Passage -
* Begin *
I am still Matt, this is still Web Curios, and I still have no idea who any of you are or what you’re doing here.

By Azwar Ipank

LET’S START OFF WITH THE NEW, POSTHUMOUS CZARFACE x MF DOOM ALBUM!

THE SECTION WHICH IS REASONABLY CERTAIN THAT 80% OF US WILL BE WORKING FOR AMAZON BY 2035, PT.1:

  • Skate With Carolina Herrera: Have you ever wanted to embody the essence of a skateboard, rolling unfettered down a virtual street, inexplicably against the flow of traffic, accompanied by a slightly-hipster cover version of ‘Forever Young’, all the while collecting tokens which will enable you to…maybe do something unspecified, all so that at the end of the briefly-unsatisfying experience you can possibly get a free 10cl sachet of eau de parfum mailed to you? No! Of course you haven’t! You’re not a moron (you’re…you’re not, are you?)! And yet luxury brand Carolina Herrera has created this website so you can do JUST THAT! There’s a storied history of me enjoying the preposterous web experiences of fashion houses over the years here in Curios, and this is a fabulous example of the genre – no ostensible link whatsoever to the product being flogged (a new variant of the titular designer’s 212 perfume, apparently), a janky-but-momentarily-fun game experience, and, at the end, a broken ‘claim your reward’ token, meaning that I wasted 3 minutes of my life playing this and haven’t even been able to get a token for some free celebrity stinkwater. LIFE IS PAIN.
  • The Metropolitan Enigma: Seeing as we’re doing ‘pointless luxe websites’, this one by Ferragamo is also quite silly (and a pleasing contrast to the Herrera one – this might all be very silly and quite pointless, but never let it be said that the brand’s individuality doesn’t really shine through here). The fashion house has had its lookbook filmed by Luca Guadagnino, but for some reason decided that that wasn’t a fancy enough flex and so has decided to also make…er…’The Metropolitan Enigma’, a rather shiny series of little puzzlegames, themed around being a detective but which don’t involve any detecting and instead are based on a selection of vaguely-unsatisfying ‘slide the blocks together’ puzzles, tile-matching games and, er, wordsearches. HOW DOES A WORDSEARCH CONNECT TO SELLING ME SOME VERY EXPENSIVE HAND-STITCHED LOAFERS?! Honestly, I don’t understand this at all – can someone who either works in luxe or is very rich and therefore the target market for this explain?
* End *
Tasks and exercises -
1: Answer these from the Web Curios excerpt:
(a) Which perfume is the Carolina Herrera website promoting?
(b) Who filmed Ferragamo's lookbook?
(c) How long did the writer spend playing the skateboard game?
2: Please carry on the Web Curios excerpt from its final line, keeping the same voice.
The material plays no part in what comes next.

Record excerpts -
* Begin *
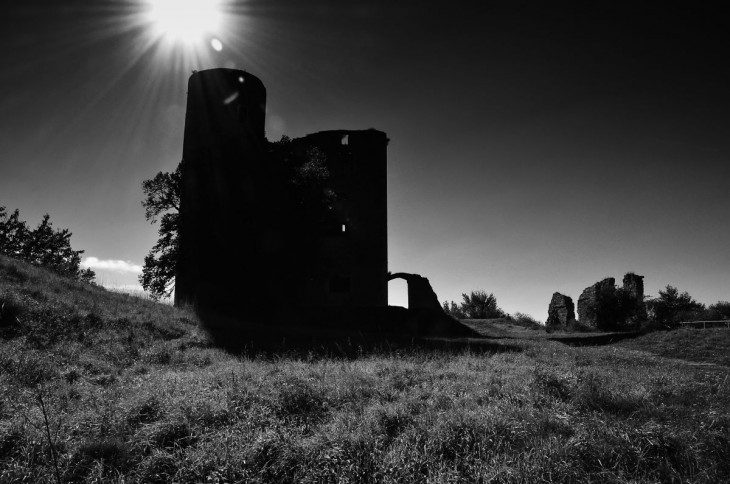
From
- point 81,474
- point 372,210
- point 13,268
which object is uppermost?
point 372,210

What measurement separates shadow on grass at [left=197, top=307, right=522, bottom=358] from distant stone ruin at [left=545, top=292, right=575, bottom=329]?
899 cm

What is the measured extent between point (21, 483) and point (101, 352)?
5216 millimetres

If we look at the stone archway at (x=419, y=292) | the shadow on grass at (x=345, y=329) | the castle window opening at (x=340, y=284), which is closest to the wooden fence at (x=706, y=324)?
the shadow on grass at (x=345, y=329)

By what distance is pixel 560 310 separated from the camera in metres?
27.3

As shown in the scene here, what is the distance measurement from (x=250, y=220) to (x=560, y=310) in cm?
2114

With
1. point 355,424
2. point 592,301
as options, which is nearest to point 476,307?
point 592,301

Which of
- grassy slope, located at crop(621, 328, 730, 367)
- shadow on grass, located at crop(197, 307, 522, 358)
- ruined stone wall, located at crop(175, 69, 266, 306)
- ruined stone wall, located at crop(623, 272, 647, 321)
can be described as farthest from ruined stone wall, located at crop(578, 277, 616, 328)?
ruined stone wall, located at crop(175, 69, 266, 306)

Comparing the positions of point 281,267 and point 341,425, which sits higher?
point 281,267

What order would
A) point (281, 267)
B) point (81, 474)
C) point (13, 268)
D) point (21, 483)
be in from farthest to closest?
point (281, 267) < point (13, 268) < point (81, 474) < point (21, 483)

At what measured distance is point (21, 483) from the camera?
288cm

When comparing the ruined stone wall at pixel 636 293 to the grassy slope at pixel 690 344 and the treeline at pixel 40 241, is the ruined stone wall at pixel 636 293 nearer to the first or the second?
the grassy slope at pixel 690 344

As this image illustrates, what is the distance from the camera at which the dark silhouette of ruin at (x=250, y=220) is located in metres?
18.9

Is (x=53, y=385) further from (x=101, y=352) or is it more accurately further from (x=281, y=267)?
(x=281, y=267)

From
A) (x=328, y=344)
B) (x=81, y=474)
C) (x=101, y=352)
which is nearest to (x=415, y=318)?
(x=328, y=344)
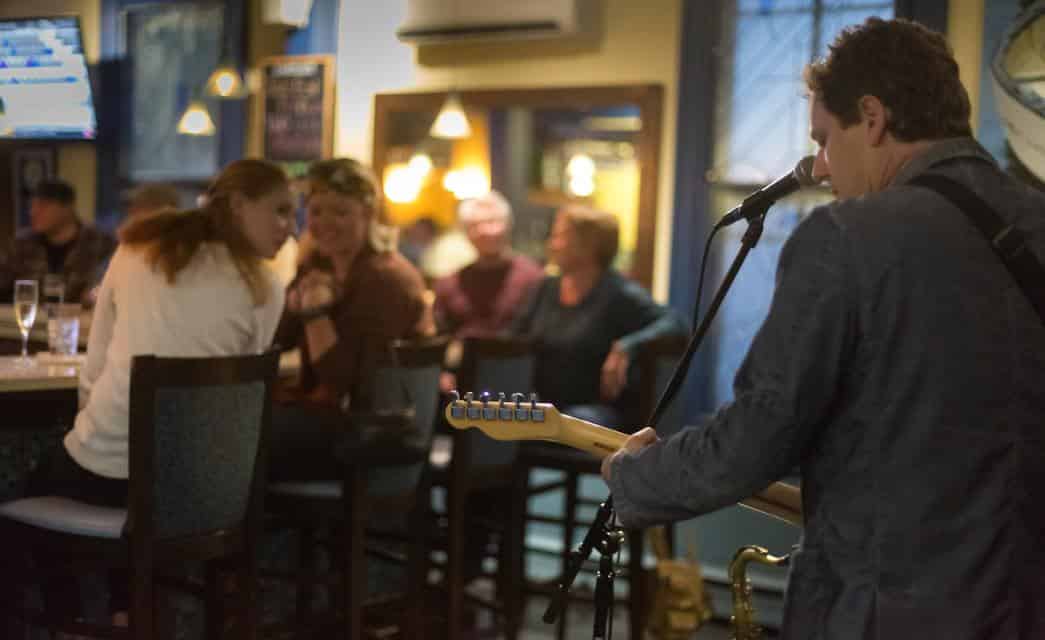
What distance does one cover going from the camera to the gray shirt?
1.51 meters

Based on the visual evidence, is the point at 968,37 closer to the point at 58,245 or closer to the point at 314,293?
the point at 314,293

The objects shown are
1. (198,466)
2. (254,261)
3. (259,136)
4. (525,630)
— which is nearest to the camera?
(198,466)

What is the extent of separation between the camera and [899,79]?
5.22 feet

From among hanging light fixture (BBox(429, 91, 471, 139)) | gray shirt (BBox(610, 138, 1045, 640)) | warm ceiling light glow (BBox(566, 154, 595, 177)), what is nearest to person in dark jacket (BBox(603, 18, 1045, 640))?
gray shirt (BBox(610, 138, 1045, 640))

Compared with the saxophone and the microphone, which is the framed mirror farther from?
the microphone

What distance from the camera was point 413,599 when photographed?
145 inches

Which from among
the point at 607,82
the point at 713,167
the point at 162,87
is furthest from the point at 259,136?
the point at 713,167

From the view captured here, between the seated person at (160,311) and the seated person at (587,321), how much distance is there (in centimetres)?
159

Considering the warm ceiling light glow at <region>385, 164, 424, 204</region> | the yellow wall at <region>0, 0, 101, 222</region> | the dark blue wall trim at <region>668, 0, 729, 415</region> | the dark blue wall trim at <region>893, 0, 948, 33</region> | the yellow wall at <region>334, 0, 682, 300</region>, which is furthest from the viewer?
the yellow wall at <region>0, 0, 101, 222</region>

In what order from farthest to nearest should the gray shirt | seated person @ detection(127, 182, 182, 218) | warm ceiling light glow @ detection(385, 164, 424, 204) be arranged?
warm ceiling light glow @ detection(385, 164, 424, 204)
seated person @ detection(127, 182, 182, 218)
the gray shirt

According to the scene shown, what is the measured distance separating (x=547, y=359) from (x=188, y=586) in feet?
7.10

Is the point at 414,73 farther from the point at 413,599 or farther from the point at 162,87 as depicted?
the point at 413,599

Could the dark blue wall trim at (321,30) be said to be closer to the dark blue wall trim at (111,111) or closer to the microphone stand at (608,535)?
the dark blue wall trim at (111,111)

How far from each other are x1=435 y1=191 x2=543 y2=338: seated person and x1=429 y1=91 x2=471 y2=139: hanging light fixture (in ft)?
1.04
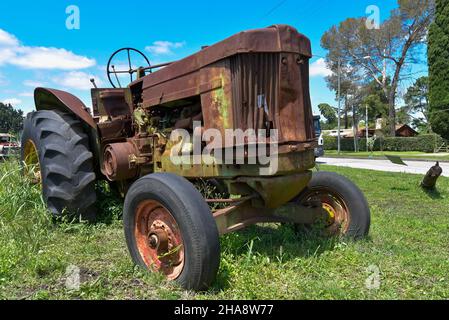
* End *
Answers in order -
1:
(a) A new variant of the designer's 212 perfume.
(b) Luca Guadagnino.
(c) 3 minutes.

2:
  • SK-II City: Digitaladvermarketingpr goes in waves – a decade ago, people like me (albeit more professional and at the time significantly better-paid) spent an awful lot of time persuading brands that they really needed to be on Facebook and Twitter, leading to the creation of an infinity of utterly pointless corporate social media presences (if you do this sort of thing for a living, why not ask your more stupid clients why they do Twitter, and watch the look of panic spread across their faces), the development of an entirely new, utterly pointless and increasingly beleaguered professional class, the digital content and community monkey, and helping build the social advertising monster that we all feel surveilled by every second we spend online (you’re welcome!). Right now, the empty grift of much crypto and NFT is being supported by brands desperately clutching for zeitgeisty relevance – and at some point or another we’ll all decide that the best way to bleed our fat, stupid clients dry is to convince them that what they REALLY need is to get into virtual worlds, stat. So it is with SK-II City – a P&G skincare brand which is apparently going to move much of its online presence to this rendered cityscape, housing shopping, content and…some other stuff, which will eventually all be navigable in VR. Except it’s not yet, so at the moment it’s literally just a place to house a bunch of content that no normal people will care about, designed with an interface that’s slightly less convenient than an ordinary series of menus. Still, though, aren’t you excited about the future in which you can take your virtual self wandering through a branded series of content-viewing opportunities? No? NO OF COURSE YOU’RE NOT THIS IS YET ANOTHER THING THAT NO REAL HUMAN BEINGS WILL EVER WANT TO EXPERIENCE. On the other hand, though, there’s something about the bleak optimism of the virtual cinema space here ‘opening soon’ that rather tickled me – I can only imagine the febrile anticipation in the hearts and minds of skincare enthusiasts at the prospect of being able to watch some advertising in a pretend auditorium.
  • Revisualiser:This is a very fun little music toy – works best with headphones, and in fullscreen; use your keyboard to make sounds, and see what happens when you click and drag the visuals around. Really, really nicely-done, and the graphical elements are all really nicely put together.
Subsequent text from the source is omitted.